Greffier, lors des débats : M. X
ARRÊT :
— contradictoire
— prononcé publiquement par mise à disposition de l’arrêt au greffe de la Cour, les parties en ayant été préalablement avisées dans les conditions prévues au deuxième alinéa de l’article 450 du Code de procédure civile
— signé par C. CONSIGNY, président, et par H. ANDUZE-ACHER, greffier de chambre.
EXPOSÉ DU LITIGE
Selon contrat à durée indéterminée en date du 1er mai 1999, Monsieur M B a été engagé par la société IFB en qualité de chargé des relations bancaires puis selon contrat du 1er janvier 2001 en qualité de directeur des relations bancaires.
Il fut nommé directeur général délégué de la société IFB à compter du 5 mai 2004 puis directeur général du 17 novembre 2004 au 30 avril 2007 (procès-verbal de l’actionnaire unique de la société IFB du 30 avril 2007). Selon une décision du conseil de surveillance du 17 novembre 2004, son contrat de travail fut suspendu à compter du 5 mai 2004.
Au cours du mandat social de Monsieur B, le conseil de surveillance de la société IFB autorisa la signature de deux conventions à son profit :
la signature d’un avenant à son contrat de travail prévoyant le paiement d’une indemnité de rupture de 220.000 €,
la souscription à compter du 1er janvier 2006 d’un contrat GSC en faveur de Monsieur B.
Le 28 février 2007, la société IFB a réalisé un apport partiel d’actifs de sa branche d’activité commerciale à la société IFB FRANCE avec transferts des contrats de travail.
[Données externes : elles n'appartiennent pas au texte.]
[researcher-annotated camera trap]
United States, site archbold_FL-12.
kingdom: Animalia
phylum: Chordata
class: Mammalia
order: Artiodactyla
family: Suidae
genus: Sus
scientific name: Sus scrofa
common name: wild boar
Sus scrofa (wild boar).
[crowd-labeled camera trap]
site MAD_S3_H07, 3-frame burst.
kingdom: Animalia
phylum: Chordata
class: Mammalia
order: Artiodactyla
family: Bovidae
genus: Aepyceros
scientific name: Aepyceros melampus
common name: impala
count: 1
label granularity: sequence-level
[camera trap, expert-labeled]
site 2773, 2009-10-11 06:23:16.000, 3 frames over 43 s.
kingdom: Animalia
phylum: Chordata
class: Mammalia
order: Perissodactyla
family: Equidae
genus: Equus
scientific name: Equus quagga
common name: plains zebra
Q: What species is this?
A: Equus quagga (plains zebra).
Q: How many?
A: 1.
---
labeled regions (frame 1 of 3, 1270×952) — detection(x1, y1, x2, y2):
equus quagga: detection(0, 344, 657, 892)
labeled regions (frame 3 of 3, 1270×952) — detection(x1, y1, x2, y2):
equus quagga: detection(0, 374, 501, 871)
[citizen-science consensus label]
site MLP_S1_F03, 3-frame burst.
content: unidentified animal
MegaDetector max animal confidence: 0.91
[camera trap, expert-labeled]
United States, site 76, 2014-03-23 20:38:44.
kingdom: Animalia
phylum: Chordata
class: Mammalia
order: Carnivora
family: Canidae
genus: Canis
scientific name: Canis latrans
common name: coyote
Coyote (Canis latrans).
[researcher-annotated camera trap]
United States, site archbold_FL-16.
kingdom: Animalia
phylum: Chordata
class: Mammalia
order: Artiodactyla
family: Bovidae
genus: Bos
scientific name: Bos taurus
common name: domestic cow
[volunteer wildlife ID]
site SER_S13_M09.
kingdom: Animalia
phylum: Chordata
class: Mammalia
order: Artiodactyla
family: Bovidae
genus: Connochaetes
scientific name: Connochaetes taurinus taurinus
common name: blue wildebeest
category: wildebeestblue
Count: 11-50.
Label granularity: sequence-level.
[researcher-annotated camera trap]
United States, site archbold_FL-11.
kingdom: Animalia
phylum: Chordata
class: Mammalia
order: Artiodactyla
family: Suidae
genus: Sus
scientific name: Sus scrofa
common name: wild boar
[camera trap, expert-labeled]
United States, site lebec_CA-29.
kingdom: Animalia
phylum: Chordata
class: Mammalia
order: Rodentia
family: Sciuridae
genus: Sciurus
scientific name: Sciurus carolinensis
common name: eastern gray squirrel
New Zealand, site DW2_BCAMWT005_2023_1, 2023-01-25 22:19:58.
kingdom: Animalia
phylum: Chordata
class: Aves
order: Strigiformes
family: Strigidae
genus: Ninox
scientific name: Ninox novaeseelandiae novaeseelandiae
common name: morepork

Monsieur B fut nommé directeur général de la société IFB FRANCE à compter du 7 février 2006.
Le 3 mars 2009, Monsieur B fut révoqué de son mandat de directeur général de la société IFB FRANCE et par lettre du même jour, il fut convoqué à un entretien préalable à un éventuel licenciement, « sous réserve de l’existence d’un contrat de travail vous liant à la société IFB France ».
A la suite de l’entretien qui s’est déroulé le 12 mars 2009, Monsieur B fut licencié par lettre recommandée du 30 mars 2009 qui précise notamment :
« Le 1er mars 2007 :
Vous avez signé un document dénommé « avenant n°2 » (lequel n’a pas été soumis au conseil de surveillance) avec la société IFB France qui prévoit que « suite à une réorganisation intervenue au niveau du groupe, il est expressément convenu par le présent avenant que la SAS IFB FRANCE, désormais employeur de Monsieur B reprend à son nom l’intégralité des dispositions de l’avenant du 22 juillet 2005 (qui pour mémoire prévoyait une indemnité contractuelle de licenciement de 220.000 €) signée par la SAS IFB sans aucune restriction ni modification et ce à compter de la signature des présentes »
Vous avez été affilié à la Garantie Sociale des Chefs et Dirigeants d’Entreprise.
Le 27 juillet 2007, l’actionnaire unique d’IFB France a approuvé votre rémunération en votre qualité de mandataire social pour 2006/2007 à hauteur de 263.593,44 € et a fixé pour 2007/2008 votre rémunération à 4.200 € bruts mensuels complétés d’une partie variable liée au nombre d’actes notariés signés dans le mois et d’une prime exceptionnelle dont le montant et la date de règlement devaient être fixés d’un commun accord entre Messieurs AB-AC AD (président) et G H (représentant de l’actionnaire unique).
Le 3 mars 2009, nous nous sommes trouvés dans l’obligation de vous révoquer de votre mandat de directeur général en raison de graves manquements (tout comme Monsieur AB-AC AD), mais vous avez estimé être lié par un contrat de travail avec IFB France.
Compte-tenu des faits que nous avions découverts, nous vous avons convoqué « sous réserve de l’existence d’un contrat de travail », à un entretien préalable de licenciement puis, découvrant de nouveaux faits nous vous avons adressé une deuxième convocation. L’entretien auquel vous vous êtes présenté, assisté de Mme K L, s’est tenu le 19 mars 2009 pour que vous puissiez vous expliquer sur l’existence, ou non, d’un contrat de travail et de façon tout à fait accessoire sur les faits qui vous sont reprochés.
Lors de votre entretien vous n’avez émis aucune contestation sur le fait qu’aucun contrat de travail ne pouvait vous lier à IFB France, vous contentant de dire : « je réponds à votre convocation ».
Compte-tenu de ce qui précède, nous maintenons qu’aucun contrat de travail ne peut vous lier à IFB France….
Tout à fait subsidiairement, pour le cas où un contrat de travail valable pourrait exister, nous sommes contraints de rompre votre contrat de travail pour faute lourde à compter de la première présentation de la présente lettre en raison des faits suivants :
1 ' Concurrence déloyale et corrélativement manquements à votre devoir de loyauté…
2 ' Manquement aux règles de gouvernance…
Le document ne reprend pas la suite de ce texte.